Soja volta a perder força em Chicago e fecha o dia com leve baixa; no BR, pouca alteração

Publicado em 29/01/2015 16:51 556 exibições

Nesta quinta-feira (29), o USDA (Departamento de Agricultura dos Estados Unidos) divulgou novos números das vendas semanais para exportação e os dados da soja vieram acima das expectativas do mercado, trazendo algum estímulo aos futuros da soja na Bolsa de Chicago. Os principais vencimentos chegaram a registrar bons momentos em campo positivo, porém, o mercado voltou a recuar e terminou o dia perdendo entre 2 e 4,50 pontos. 

Na semana encerrada em 22 de janeiro, as vendas semanais norte-americanas de soja somaram 888,2 mil toneladas, registrando um aumento expressivo em relação ao número da última semana, de apenas 115,3 mil toneladas. Assim, o total fica ainda acima das expectativas do mercado, que variavam de 200 mil a 600 mil toneladas.

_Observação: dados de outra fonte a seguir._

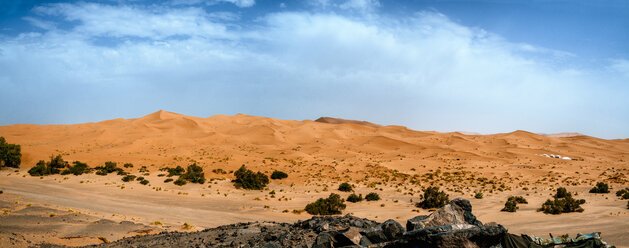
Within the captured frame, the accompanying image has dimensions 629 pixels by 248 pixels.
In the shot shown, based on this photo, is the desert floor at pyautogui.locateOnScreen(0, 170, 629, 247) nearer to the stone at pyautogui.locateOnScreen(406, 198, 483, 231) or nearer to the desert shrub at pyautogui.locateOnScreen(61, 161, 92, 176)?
the desert shrub at pyautogui.locateOnScreen(61, 161, 92, 176)

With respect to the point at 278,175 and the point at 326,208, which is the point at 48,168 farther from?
the point at 326,208

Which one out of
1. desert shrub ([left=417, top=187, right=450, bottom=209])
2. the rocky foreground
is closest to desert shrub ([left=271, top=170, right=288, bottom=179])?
desert shrub ([left=417, top=187, right=450, bottom=209])

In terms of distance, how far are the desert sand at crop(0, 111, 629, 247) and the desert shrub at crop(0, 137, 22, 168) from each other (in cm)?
91

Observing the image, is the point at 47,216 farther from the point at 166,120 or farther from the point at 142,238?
the point at 166,120

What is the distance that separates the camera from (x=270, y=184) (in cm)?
2556

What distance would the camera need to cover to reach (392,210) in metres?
17.6

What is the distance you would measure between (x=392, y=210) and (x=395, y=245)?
35.4 ft

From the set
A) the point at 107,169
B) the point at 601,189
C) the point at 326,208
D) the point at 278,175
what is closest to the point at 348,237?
the point at 326,208

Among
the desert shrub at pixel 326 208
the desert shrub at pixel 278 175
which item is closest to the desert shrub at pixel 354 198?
the desert shrub at pixel 326 208

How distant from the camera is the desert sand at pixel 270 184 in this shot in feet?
44.5

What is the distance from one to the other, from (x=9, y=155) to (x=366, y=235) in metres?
33.7

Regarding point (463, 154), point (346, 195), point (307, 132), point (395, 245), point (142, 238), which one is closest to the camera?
point (395, 245)

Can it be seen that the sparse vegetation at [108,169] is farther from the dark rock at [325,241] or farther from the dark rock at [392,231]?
the dark rock at [392,231]

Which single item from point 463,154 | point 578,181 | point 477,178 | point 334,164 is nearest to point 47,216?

o acumulado do ano comercial 2014/15, os EUA já venderam 45.326,5 milhões de toneladas, de um total esperado para a temporada de 48,17 milhões de toneladas, ou seja, pouco mais de 94% da oleaginosa norte-americana já está comprometida de acordo com as projeções do departamento agrícola norte-americano, e o ano comercial só se encerra em 31 de agosto de 2015. 

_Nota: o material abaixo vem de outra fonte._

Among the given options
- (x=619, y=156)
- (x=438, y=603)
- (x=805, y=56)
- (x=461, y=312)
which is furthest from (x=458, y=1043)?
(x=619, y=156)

Os números, entretanto, registraram um movimento pontual sobre as cotações e os negócios voltaram a obedecer a um movimento técnico que já vem sendo registrado há algumas sessões no quadro internacional, com atenção maior aos movimentos dos fundos de investimentos do que de seus fundamentos de oferta e demanda, propriamente ditos. 

Safra do Brasil - No exterior, as notícias que movimentam o mercado, segundo analistas internacionais, são a de que importantes regiões produtoras do Brasil receberão chuvas nos próximos dias e os números para a temporada 2014/15 começam a ser revistos. Entretanto, por aqui, as primeiras projeções já apontam para perdas consolidadas em estados importantes como Mato Grosso e Paraná.

O número de 95 milhões de toneladas para a safra de soja 2014/15 de soja do Brasil não irá se confirmar. Para o consultor de mercado Fernando Muraro, da AgRural, as perdas já estão entre 4 e 5 milhões de toneladas, perdidas para as elevadas temperaturas e ausência de chuvas em importantes regiões produtoras do país. O resultado dessa temporada? Esse é, agora, o número mais difícil a ser conseguido já que a marca dessa safra é a irregularidade. 

"Em Mato Grosso, encontramos lavouras precoces com produtividade de 20 sacas por hectare e de 70 sacas por hectare, em talhões com menos de 100 km um do outro, no Mato Grosso do Sul, a mesma coisa. Talvez Goiás e Bahia sejam o epicentro dessa estiagem maior que atingiu o Brasil. Então, a tentativa de estimar a safra brasileira ficou complicada", diz Muraro. 

E essa projeção vem de encontro com produtores rurais preocupados em todo o Brasil, os quais vêm relatando perdas severas de produtividade por conta do calor excessivo e da irregularidade no regime de chuvas. E é esse quadro climático que deve permanecer nas próximas semanas, segundo explicam meteorologistas. Para o Nordeste do país, a situação é ainda mais complicada, com a previsão indicando precipitações abaixo da média para os próximos meses. 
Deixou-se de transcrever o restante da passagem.